低頭輕輕一吻,印在了風清持的額頭,蜻蜓點水地觸及之後便離開,“清持,我帶你去一個地方!”說話的時候,言絡對着風清持,勾脣淺淺一笑,眸色淺淡,似有一抹清越的流光幽幽盪漾,熠熠生輝,極爲耀眼奪目。
風清持被這樣燦爛瀲灩的笑晃了晃眼,有一瞬間的失神。
“我是不是很好看?”言絡的脣角噬了一抹慵懶到近乎妖魅的笑,聲音瀲灩生波,尾音似乎伴隨着眉梢上挑了幾分,極爲好聽。
風清持回神,脣角微微抽搐了兩下,“對,很好看,全天下就言絡最好看。”
聽着風清持極爲敷衍的話,言絡本就上挑的眉又上揚了幾分,出塵絕水的清魅容顏多了一絲得意之色,“對,我最好看。

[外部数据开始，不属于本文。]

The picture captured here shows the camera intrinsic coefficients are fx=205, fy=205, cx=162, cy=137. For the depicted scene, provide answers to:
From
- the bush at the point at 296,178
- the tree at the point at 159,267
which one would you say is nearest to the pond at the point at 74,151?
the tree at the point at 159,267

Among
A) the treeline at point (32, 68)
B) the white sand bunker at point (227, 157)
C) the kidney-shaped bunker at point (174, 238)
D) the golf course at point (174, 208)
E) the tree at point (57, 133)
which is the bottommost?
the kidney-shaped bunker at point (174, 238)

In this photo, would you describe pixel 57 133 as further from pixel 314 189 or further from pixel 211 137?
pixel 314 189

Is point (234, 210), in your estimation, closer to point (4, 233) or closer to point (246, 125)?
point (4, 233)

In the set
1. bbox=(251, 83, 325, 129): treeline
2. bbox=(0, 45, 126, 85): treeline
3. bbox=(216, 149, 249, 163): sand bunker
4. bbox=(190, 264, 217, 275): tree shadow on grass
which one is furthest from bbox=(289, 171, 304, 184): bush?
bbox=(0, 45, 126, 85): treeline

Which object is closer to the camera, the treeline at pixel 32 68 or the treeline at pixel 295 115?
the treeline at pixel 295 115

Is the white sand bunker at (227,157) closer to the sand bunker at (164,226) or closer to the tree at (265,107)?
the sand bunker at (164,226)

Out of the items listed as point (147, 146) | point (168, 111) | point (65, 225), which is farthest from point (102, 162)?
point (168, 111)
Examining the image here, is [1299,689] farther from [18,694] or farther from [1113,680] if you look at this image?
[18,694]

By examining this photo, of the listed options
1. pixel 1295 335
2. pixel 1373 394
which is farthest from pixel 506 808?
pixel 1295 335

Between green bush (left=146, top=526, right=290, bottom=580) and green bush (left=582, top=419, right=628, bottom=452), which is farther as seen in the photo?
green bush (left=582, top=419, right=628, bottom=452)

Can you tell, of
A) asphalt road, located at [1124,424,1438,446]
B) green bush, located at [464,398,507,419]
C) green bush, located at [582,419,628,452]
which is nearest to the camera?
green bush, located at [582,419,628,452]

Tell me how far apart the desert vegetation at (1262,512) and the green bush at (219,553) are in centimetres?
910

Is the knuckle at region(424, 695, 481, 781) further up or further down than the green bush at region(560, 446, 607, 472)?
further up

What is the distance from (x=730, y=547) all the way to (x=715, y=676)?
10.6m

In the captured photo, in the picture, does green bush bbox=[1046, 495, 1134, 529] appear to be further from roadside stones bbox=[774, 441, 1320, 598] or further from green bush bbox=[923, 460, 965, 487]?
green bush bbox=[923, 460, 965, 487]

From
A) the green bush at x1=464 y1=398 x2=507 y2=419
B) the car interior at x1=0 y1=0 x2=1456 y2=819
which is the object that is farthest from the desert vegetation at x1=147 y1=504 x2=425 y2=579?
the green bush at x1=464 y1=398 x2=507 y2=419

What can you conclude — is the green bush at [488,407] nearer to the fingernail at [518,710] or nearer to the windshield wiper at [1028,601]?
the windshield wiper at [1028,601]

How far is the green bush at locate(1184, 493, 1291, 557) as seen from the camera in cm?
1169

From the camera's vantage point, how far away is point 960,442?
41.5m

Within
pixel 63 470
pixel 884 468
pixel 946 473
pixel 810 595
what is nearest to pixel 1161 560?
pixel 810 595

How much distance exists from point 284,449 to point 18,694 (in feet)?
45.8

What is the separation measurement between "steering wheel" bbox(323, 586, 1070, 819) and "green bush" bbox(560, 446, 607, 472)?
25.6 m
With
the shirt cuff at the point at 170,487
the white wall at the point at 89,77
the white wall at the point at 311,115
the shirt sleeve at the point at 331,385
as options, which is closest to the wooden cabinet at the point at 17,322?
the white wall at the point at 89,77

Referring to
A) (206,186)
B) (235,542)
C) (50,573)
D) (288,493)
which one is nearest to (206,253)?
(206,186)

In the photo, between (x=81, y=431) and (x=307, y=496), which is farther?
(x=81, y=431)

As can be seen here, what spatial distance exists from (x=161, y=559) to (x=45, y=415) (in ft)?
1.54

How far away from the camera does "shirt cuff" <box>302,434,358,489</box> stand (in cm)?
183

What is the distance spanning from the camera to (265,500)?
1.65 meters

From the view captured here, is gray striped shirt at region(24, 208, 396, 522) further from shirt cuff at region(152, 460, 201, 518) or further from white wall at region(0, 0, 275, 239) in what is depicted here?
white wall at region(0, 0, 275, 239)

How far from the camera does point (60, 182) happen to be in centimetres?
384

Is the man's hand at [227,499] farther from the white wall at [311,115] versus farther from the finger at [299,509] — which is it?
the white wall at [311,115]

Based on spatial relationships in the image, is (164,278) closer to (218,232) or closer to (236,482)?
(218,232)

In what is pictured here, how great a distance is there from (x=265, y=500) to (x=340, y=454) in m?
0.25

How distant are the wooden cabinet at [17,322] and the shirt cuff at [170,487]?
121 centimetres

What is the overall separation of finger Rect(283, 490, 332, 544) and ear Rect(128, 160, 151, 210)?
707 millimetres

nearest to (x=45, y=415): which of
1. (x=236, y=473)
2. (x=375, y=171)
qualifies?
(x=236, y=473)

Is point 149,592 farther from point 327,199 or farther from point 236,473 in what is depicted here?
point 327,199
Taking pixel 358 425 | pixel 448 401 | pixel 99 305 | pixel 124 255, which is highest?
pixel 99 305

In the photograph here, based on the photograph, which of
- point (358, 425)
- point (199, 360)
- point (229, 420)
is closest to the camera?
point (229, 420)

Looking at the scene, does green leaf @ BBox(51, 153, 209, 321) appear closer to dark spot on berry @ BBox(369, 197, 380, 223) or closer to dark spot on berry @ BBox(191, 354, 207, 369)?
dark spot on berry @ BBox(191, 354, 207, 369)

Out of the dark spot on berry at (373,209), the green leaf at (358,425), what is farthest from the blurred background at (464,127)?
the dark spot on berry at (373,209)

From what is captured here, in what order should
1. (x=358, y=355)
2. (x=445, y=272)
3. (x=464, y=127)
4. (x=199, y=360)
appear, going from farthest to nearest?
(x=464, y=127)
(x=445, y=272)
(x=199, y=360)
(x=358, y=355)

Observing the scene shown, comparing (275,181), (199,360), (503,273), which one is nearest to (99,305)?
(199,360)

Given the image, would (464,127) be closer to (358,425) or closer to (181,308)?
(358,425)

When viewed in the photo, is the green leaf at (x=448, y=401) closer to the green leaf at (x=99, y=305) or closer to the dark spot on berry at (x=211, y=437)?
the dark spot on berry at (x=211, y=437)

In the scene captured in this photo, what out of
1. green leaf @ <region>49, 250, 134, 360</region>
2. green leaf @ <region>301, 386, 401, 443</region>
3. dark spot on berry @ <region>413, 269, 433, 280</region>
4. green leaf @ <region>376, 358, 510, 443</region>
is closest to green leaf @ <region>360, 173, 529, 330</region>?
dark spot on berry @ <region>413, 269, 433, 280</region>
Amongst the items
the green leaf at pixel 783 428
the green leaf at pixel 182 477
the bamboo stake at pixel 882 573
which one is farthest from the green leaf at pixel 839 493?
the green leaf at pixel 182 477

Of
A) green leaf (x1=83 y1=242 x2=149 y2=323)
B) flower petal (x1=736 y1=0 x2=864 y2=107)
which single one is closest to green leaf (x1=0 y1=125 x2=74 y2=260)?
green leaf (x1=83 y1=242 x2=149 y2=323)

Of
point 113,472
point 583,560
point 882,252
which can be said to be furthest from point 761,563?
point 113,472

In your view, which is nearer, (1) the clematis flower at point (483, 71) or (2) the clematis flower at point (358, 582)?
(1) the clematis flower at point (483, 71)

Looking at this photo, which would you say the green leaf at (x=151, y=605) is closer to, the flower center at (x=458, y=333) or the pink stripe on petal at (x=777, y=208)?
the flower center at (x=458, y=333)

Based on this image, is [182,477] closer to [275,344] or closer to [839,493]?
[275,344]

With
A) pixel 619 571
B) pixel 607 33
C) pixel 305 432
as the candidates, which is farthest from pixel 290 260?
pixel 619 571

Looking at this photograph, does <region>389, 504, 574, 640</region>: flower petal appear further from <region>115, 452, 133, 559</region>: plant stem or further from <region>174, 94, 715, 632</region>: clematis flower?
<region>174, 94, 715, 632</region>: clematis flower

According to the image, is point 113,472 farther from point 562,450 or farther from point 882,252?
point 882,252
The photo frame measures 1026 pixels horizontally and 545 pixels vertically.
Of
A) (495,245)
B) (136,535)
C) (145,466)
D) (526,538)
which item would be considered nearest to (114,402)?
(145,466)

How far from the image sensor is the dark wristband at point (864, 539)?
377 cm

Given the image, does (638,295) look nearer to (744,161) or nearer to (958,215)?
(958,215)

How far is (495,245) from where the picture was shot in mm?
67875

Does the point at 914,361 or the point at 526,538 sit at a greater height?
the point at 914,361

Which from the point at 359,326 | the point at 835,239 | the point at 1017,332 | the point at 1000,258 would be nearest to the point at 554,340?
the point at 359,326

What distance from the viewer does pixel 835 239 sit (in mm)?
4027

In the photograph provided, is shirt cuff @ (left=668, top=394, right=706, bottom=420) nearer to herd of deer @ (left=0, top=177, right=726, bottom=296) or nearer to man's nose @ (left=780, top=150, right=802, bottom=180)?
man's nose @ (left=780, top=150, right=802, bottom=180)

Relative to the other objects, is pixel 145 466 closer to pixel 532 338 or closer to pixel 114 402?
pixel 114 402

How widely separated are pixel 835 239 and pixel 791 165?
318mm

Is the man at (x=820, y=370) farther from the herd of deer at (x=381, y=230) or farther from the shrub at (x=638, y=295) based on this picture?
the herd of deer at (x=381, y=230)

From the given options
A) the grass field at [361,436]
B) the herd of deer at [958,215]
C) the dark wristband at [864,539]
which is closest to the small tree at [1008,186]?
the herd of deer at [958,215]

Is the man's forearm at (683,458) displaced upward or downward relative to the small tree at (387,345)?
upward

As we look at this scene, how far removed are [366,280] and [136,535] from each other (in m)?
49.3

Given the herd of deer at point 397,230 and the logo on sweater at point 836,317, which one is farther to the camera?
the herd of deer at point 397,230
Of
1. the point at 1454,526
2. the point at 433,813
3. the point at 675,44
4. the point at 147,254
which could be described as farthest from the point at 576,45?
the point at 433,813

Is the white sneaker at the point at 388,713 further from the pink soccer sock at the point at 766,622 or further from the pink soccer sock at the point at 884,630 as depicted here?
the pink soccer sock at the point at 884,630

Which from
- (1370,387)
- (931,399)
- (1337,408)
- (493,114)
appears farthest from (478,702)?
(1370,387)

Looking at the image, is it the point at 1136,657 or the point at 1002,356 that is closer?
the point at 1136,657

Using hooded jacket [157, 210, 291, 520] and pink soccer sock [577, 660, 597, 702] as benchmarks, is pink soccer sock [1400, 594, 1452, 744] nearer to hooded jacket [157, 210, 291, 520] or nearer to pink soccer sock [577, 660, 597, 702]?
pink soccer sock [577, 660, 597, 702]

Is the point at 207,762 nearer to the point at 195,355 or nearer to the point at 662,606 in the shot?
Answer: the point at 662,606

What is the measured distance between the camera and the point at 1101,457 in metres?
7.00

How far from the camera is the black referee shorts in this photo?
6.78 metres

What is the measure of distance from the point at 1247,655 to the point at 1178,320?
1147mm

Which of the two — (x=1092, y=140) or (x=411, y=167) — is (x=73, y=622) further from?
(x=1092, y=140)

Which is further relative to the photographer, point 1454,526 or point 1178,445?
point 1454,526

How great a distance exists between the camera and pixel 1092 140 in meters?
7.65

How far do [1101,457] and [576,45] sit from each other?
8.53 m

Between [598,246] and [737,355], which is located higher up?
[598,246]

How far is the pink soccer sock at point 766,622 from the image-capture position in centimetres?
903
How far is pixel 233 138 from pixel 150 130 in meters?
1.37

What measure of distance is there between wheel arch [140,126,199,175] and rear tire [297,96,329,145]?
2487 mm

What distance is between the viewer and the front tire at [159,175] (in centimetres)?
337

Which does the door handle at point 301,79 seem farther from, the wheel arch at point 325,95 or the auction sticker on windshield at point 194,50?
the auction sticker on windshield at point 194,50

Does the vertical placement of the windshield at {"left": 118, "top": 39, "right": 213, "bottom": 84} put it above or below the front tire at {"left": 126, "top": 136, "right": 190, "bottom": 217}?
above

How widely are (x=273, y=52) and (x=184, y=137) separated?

”說話的時候,眉宇之間已經浮現了幾許溫柔。
言絡從一旁的衣架上爲風清持取了一件披風,動作熟練地爲風清持披上,然後爲她繫好披風帶子。
風清持和言絡靠地很近,近到她都可以數清楚對方如鴉羽一般的睫毛,脣角勾起了一個好看的弧度。
“走吧!”繫好衣帶之後,言絡爲她將披風攏到一切,伸手牽着她的手,十指相扣。
兩人並肩走出了房間。
外面明月皎潔如霰,星子疏疏朗朗地散落在天幕,爲整片大地,鍍上了一層朦朧的薄紗。
月光之下,有兩道頎長的身影並肩而行。
“言絡,你帶我去哪兒?”風清持清淺淡然的聲音較之往常很明顯地回暖了幾分,還帶了一抹好奇。這麼晚了,言絡要待她去哪裡?
言絡停下步子,一雙好看的眸子堪比星月,“保密。”
兩人一直朝着北方而行。
大約在半個時辰之後,兩個人的面前出現了一方半月形的湖泊,月色之下,湖面水光粼粼,閃着淺銀色的光芒。
在微薄的月色之下,隱約可以看見,湖岸有一些亭亭落落的出水植物,各式各樣,沒有任何順序地聚集在一切卻也並不顯得雜亂。
天地安逸,一切靜謐到了極點。
“你是怎麼發現這裡的?”風清持眉眼微微一亮,看向言絡。
言絡低低地笑了笑,“前些時候無意中發現的。”
風清持仰頭看着夜空,將手舒展開來,聲音清和中帶着幾分感嘆,“真安靜啊!”
言絡看了一眼天上的明月,對着風清持勾了勾脣,絕美的流目中有幾分神秘,“再等一炷香的時間。”
風清持也沒有問爲什麼,緩步走到湖邊,蹲下伸手輕拂了幾下湖水,蕩起一圈一圈的漣漪,跳躍着跑向遠方。
“言絡,這水很涼,而且還有魚。”風清持的聲音,帶着難得的輕快和愉悅,歪頭看着言絡,脣角勾勒出了一抹絕美的笑意。
看着面前笑容明媚燦爛的少女,言絡的眸子深邃了幾分。從他記事起,基本上沒有在她的臉上見過這樣明媚如陽光的笑意。
她經常會笑,幽冷的,邪肆的,冷魅的,玩味的,不羈的,或者只是微微勾起脣角,從未見過她這樣的笑意,就想是陽光明媚的少女,眼神清澈,眸色明媚,斂盡了世間的絕色。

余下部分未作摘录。